Wednesday, April 30, 2014
I've touched on this topic before, but there's a lot more to it. Suicide is one of the least understood acts a person can commit. Those with no history of suicidal ideations or attempting it often can't grasp the motivations behind it.
I've heard it time and time again: suicide is "cowardly," "I don't understand-it makes no sense," or "there was no reason for him to do it." Well, to someone who has never experienced the seemingly unprovoked thoughts, not being able to make sense of it is understandable. In this photo, someone might see a gate or a good vantage point over the city (it's 7 stories up, one of the taller structures in the area), but to someone who's having suicidal thoughts, it's a place to jump off if the need arises. Contrary to belief, those thoughts just kind of appear, completely unprovoked. At times, they can be dismissed, but look at this photo a little more. Notice your eye being drawn to the gate. That's kind of what starts to happen-slowly these thoughts start to take control and can't just be brushed away. It's almost as though you've lost control of your own mind, and can even end up unexpectedly driving someone to attempt even if there are no other outward signs. The worst part: those thoughts can pop up at the most random times. Sometimes all it takes is seeing something the right way, like this gate, to conjure up thoughts about what death is like or what it would feel like gliding through the air on my way to a particularly solid landing, knowing what is going to happen.
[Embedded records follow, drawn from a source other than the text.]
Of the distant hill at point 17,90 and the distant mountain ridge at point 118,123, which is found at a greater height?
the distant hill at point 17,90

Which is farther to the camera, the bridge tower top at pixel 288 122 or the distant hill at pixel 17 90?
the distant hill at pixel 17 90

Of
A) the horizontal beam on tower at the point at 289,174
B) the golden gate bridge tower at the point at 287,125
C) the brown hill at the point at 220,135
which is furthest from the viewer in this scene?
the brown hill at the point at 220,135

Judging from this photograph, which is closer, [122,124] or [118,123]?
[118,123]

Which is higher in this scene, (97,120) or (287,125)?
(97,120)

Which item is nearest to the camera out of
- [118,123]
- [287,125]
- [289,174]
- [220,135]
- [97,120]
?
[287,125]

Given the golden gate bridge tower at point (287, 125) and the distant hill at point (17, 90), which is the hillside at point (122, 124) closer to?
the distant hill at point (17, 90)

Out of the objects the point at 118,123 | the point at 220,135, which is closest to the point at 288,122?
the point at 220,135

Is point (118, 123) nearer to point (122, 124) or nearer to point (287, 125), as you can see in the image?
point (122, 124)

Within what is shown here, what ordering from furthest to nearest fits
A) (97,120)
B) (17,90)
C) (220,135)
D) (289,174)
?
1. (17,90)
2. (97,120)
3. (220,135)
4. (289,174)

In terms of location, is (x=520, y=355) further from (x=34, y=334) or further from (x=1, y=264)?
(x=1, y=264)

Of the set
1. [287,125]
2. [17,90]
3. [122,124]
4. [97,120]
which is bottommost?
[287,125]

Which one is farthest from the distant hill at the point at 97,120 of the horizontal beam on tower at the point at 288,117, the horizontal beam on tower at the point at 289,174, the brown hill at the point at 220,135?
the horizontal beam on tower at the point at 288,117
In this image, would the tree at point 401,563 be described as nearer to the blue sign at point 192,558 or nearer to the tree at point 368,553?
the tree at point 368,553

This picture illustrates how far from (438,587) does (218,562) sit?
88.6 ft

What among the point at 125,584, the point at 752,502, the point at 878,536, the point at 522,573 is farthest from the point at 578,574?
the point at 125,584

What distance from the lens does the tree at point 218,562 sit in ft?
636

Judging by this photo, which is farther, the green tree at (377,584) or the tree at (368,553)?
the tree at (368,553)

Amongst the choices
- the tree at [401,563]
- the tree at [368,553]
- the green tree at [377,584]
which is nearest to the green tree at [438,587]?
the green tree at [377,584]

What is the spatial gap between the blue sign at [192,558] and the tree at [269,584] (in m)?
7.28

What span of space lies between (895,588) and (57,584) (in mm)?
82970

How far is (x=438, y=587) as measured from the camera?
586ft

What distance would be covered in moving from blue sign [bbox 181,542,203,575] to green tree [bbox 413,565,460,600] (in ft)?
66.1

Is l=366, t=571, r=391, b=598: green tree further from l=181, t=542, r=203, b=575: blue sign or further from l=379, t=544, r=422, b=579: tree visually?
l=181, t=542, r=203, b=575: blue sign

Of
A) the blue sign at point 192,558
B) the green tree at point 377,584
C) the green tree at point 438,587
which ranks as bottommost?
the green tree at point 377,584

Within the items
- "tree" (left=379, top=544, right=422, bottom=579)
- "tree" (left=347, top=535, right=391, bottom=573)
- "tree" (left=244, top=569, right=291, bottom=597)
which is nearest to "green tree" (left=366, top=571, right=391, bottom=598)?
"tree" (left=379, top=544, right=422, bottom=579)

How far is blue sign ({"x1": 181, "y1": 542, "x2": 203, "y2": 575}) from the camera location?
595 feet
I would like to end on this thought: even if it seems like he or she had no reason to jump, or they had everything going for them, there was a reason. There were signs. A lot of people can't talk about their problems with suicidal thoughts due to the fear of stigmatization, losing their job, or being pushed away by their families. I ask you reading this to do me a favor: if you have a friend or loved one you suspect is dealing with suicide in any way, shape, or form, reach out to them-don't push them away, and don't punish them. They may not be able to help it, and may need your help more than you even realize.
Tuesday, April 22, 2014
Depression has some very well known costs, such as suicidal thoughts and social withdrawal, but there's one symptom that's rarely discussed: loss of interest. Every one of these objects either is or represents something I've given up. The car represents two things: model building and racing. I've given up on photography quite a few times, but I've always come back to it. Unfortunately, music didn't meet the same fate-I don't feel inspired with an instrument in my hands anymore, and haven't for a very long time. Also, given my experiences with depression, giving up firearms (that's a BB gun) was probably a good idea.
It's a fairly predictable cycle. During hypomanic phases, I have a tendency to take on new projects, new delusions of grandeur, or find a new hobby. I would pour my heart into it at first, putting it ahead of things I really shouldn't put a hobby ahead of. But each time I'd go through a depressive phase, I would come out with less and less interest in my hobbies. Eventually, I'd feel so uninspired that they began to feel more like work and less like hobbies. When that happened, I put down the trumpet, the guitar, the dreams of being an aviator, the camera, the baseball bat, the guns and left the drag strip, and, with the exception of the camera, never picked them up again. Luckily, with medication, I don't think this will be a problem again.
On a side note, bipolar disorder itself is known to induce a creative streak in people. That's probably part of the reason I find photography (particularly film-this image was done with one of my film cameras) to be a good release, and why I was drawn to music. That's another topic for another post, I think.